====== Page text ======

Here is our new bull. He is very young in this picture (7 months old) but already, he is showing very good structure. His name is Armstrong.





Dexters come in black, dun and red but the predominate color is black. Here is a picture of me with some of our full grown cows so you can see their size. The tall cow with the white on his forehead is a dairy steer we fed out for meat (we had several years of only heifers). We sell most of our heifers as trained milk cows for small families (Dexters can produce 3-5 gallons of milk per day and many lines, like ours, are homozygous for A2 milk). 





Here is a newborn Dexter calf. they are known for never needing help with calving. My cows let me handle their babies freely. I just never get between momma and calf, just in case. This is Fiona at birth.





A three month old dun calf, Blossom. 10 month old Fiona is also there mugging me for treats. All of our calves are dehorned at birth, mostly because our fair doesn't allow any horned cattle. They are also all halter-broke and trained to lead. I can take any of the girls for a walk, LOL!





Two of our animals, Erin and Arnold, are on loan to a children's farm and plantation in Richmond, Virginia. They are doing quite well with all the attention.


----------



## irishbunny (Aug 8, 2011)

====== Provided information ======

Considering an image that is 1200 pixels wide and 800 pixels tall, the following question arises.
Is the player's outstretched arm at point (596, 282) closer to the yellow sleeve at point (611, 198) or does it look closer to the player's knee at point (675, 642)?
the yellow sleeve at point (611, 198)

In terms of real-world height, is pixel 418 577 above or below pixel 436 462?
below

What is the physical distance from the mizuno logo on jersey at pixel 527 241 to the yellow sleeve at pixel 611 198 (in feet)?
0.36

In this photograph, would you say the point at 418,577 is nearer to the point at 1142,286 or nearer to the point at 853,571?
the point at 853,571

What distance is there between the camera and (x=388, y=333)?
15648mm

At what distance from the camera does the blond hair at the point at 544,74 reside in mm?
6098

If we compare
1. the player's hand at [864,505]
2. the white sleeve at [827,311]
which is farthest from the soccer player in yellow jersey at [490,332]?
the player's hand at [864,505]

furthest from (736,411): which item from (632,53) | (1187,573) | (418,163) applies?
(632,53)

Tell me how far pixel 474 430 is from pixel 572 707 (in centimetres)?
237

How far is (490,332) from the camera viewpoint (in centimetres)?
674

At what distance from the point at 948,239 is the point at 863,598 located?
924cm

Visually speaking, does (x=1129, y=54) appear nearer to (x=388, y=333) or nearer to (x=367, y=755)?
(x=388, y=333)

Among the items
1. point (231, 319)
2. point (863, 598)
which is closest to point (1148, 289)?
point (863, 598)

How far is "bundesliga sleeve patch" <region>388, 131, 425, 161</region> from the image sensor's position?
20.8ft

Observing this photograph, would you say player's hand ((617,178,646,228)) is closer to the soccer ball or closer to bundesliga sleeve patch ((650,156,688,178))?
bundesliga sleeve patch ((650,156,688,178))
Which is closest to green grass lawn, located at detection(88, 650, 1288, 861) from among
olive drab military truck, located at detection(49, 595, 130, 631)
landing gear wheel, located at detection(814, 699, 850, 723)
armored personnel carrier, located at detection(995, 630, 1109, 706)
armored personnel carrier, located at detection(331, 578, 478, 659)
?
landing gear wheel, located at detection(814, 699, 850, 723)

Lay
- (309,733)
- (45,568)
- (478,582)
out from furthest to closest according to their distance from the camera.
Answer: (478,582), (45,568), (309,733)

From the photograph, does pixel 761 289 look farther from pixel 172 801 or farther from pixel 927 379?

======

◆ Work to complete:
1. From the Dexter cattle post, extract the passage from "Here is a newborn" up to and including "Fiona at birth.".
2. Condense the paragraph of the Dexter cattle post that begins "A three month old dun calf" into a short bulleted list that keeps its main facts.
3. Carry on the Dexter cattle post from the point where it stops.

◆ The responses:
1.
Here is a newborn Dexter calf. they are known for never needing help with calving. My cows let me handle their babies freely. I just never get between momma and calf, just in case. This is Fiona at birth.

2.
- Blossom is a three-month-old dun calf, and ten-month-old Fiona is with her, begging for treats.
- All calves are dehorned at birth, mainly because the local fair bars horned cattle.
- All are halter-broke and trained to lead, so any of the females can be taken for a walk.

3.
Aww very nice


----------



## MiniLopHop (Aug 8, 2011)

How lovely! I showed Jerseys in 4-H as a kid. I think people don't generally know how sensitive cows can be. What a nice little farm you have


----------



## Little Cow (Aug 8, 2011)

Thank you. We also have a pair of turkeys and laying hens. Plus, dogs and cats. 

Minilop- Very true! I am from out west originally and worked on large ranches. I thought cattle hated people until I visited a Dexter breeder. I loved their sweet dispositions immediately. They are easy to work with. Mine come running when I call them and I can move them into the chute very easily for shots. They all have names and distinct personalities.

irishbunny- Dia dhuit!


----------



## Nancy McClelland (Aug 8, 2011)

Awesome pics.


----------



## mistyjr (Aug 8, 2011)

Awe, very nice photo's!


----------



## naturestee (Aug 8, 2011)

Great pics! I've never heard of the Dexter breed. Then again, all I did was whine and complain when my dad would drag us to big cattle shows. I didn't grow up on a farm, but he did and he's an agricultural salesman. He likes "looking at cow butts," which is what we call it when he goes up and down the barns looking at all the cows.

I think people that don't know about cow personalities have either never been around them, or at least not around milk cows. All the beef cattle I've been around are relatively skittish, but milk cows are bred to have better personalities for all that handling. My mom used to ride one like a horse when she was a kid.


----------



## Little Cow (Aug 8, 2011)

Our cows are for both milk and beef! Not skittish like range cattle. All of ours beg for treats and like to be brushed. What? Spoiled? Nah!


----------



## JadeIcing (Aug 8, 2011)

So cute! I knew about Dexter cows from farmville.


----------



## irishbunny (Aug 8, 2011)

> irishbunny- Dia dhuit!


----------



## MiniDutchGal (Aug 9, 2011)

Your Farm's kinda like my Farm, but with less cows and more goats


----------



## Little Cow (Aug 10, 2011)

Thank you!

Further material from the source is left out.